Ever since Nikole Hannah-Jones was denied a tenured position at her alma mater because conservatives across America went to war against her Pulitzer Prize-winning work The 1619 Project—including a rich and fragile white UNC donor who took issue with the teaching of history from a Black perspective instead of more white history in a sea of white history curriculum—the outpouring of support for the famed journalist has been overwhelming. Hell, more than 250 renowned activists and other public figures signed a letter declaring that they “stand in solidarity” with Hannah-Jones.
Now, UNC-Chapel Hill’s chemistry department is complaining that, due to the school’s bowing to white nationalist nonsense, the department has lost a top candidate it worked damn hard to get on staff because the candidate also stands with Hannah-Jones.

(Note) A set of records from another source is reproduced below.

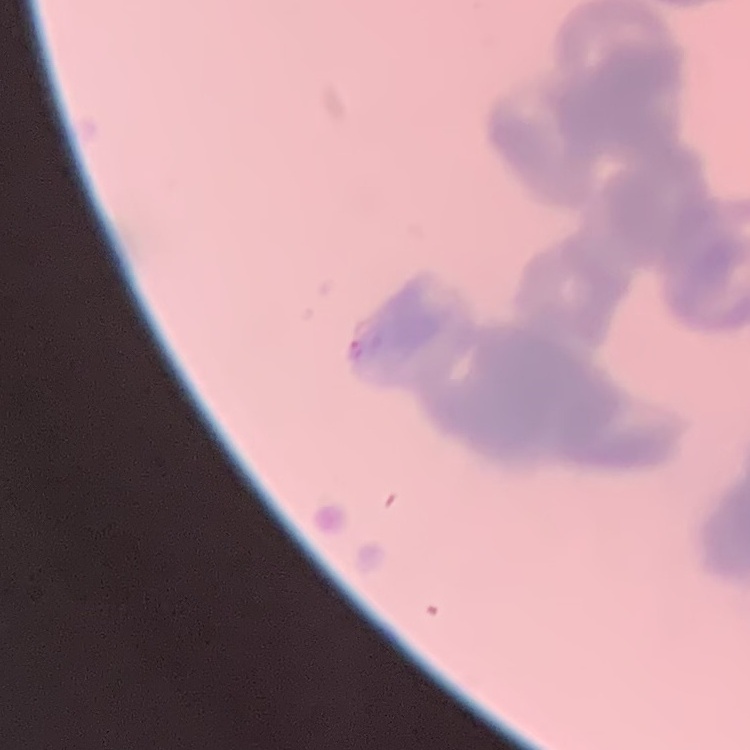 The erythrocytes exhibit rouleaux formation. Thin blood smear. Stained with either Field's or Giemsa. Square crop of a larger photomicrograph.Give the position of every Plasmodium parasite visible.
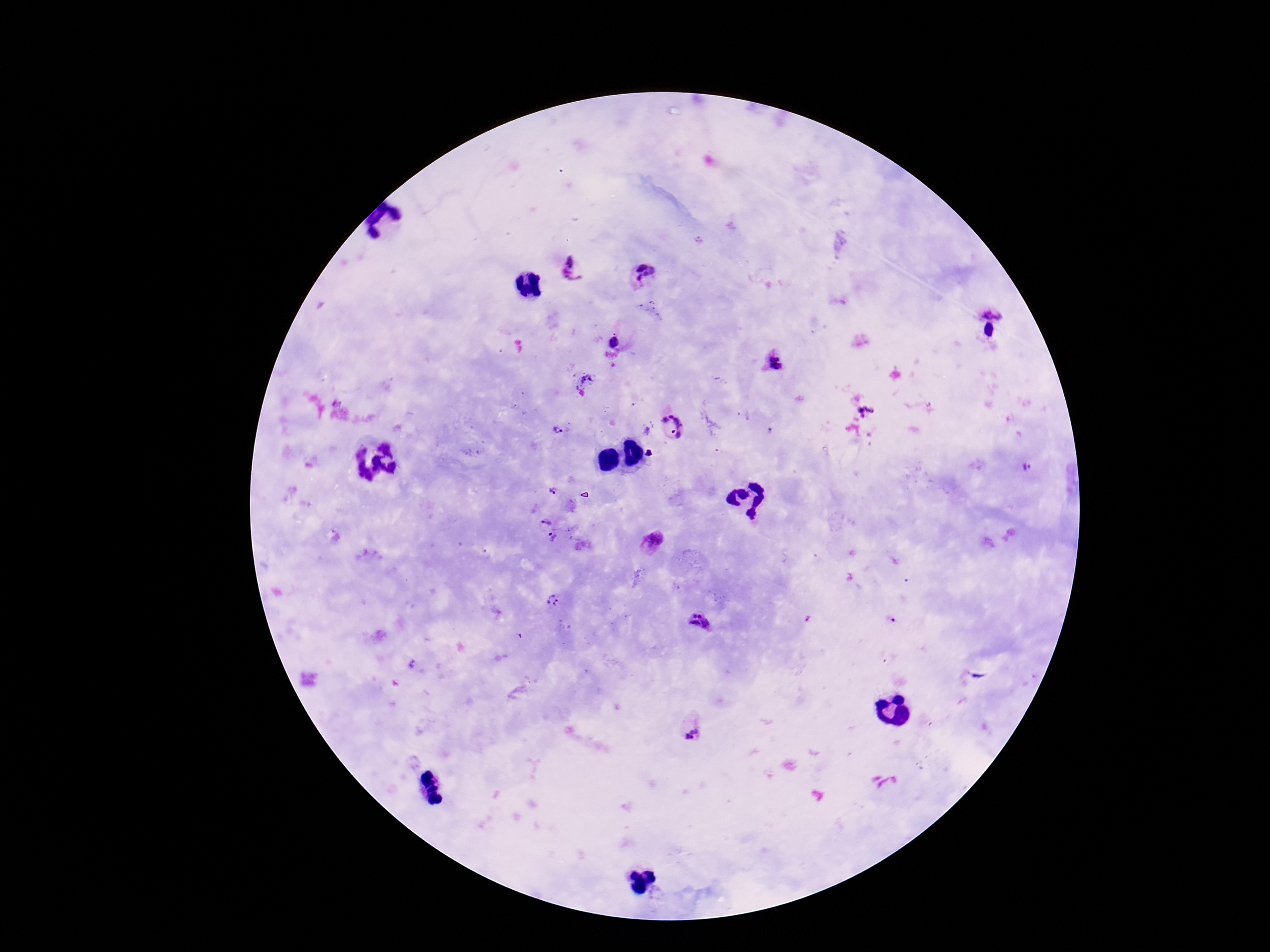
Approximate centers as [x, y] in pixels.
Plasmodium parasites: [575, 270], [644, 275], [994, 307], [991, 331], [615, 343], [775, 364], [587, 379], [868, 412], [674, 428], [558, 430], [1027, 468], [553, 492], [546, 523], [553, 539], [654, 541], [552, 600], [701, 622], [693, 734].

capture = smartphone camera through the microscope eyepiece
preparation = thick blood film
field of view = single
magnification = 100x
patient malaria status = positive
stain = Giemsa
image size = 1270×952 pixels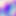

400x magnification. Micrograph. Toxoplasma gondii is shown.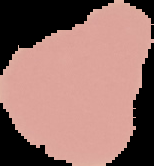

Summary:
  - Image size: 154×166 pixels
  - Preparation: thin blood film
  - Result: no Plasmodium parasites seen
  - Image type: segmented cell region with the area outside set to black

HuffPost reports that more than 30 faculty members from the university’s chemistry department sent a letter to UNC Chancellor Kevin Guskiewicz decrying the loss of Lisa Jones, “a world-renowned chemist who withdrew her candidacy for a job at UNC over the school’s refusal to grant Hannah-Jones tenure,” according to the Post.
Jones, who holds a doctorate in chemistry and is currently teaching at the University of Maryland, said she couldn’t look past UNC’s treatment of Hannah-Jones when considering whether to join its faculty.
“The news this week that Nikole Hannah-Jones was denied tenure was very disheartening,” Jones, who is Black, said in the letter. “It does not seem in line with a school that says it is interested in diversity. Although I know this decision may not reflect the view of the school’s faculty, I will say that I cannot see myself accepting a position at a university where this decision stands. I appreciate all of the effort you have put into trying to recruit me but for me this is hard to overlook.”
Faculty from UNC’s chemistry department said they’d been working over the past two years to recruit Jones.
“Her letter, withdrawing her candidacy to join our faculty, is a reflection of what our nation’s minority scholars will be saying about the University of North Carolina at Chapel Hill as they search for job opportunities or consider if this University is the right fit,” they warned.
Imagine your very public bending over to white supremacy becoming part of your legacy. Seems to me UNC-Chapel Hill would’ve been much better off ignoring all of the white tears and doing right by Hannah-Jones. Maybe the board never expected that so many people—Black people especially—would be standing together in support of Hannah-Jones and refusing to be quiet about the effort to keep American history whitewashed.
Seriously, when this story and others from this time period are told to future generations, what side of history do you want to be on?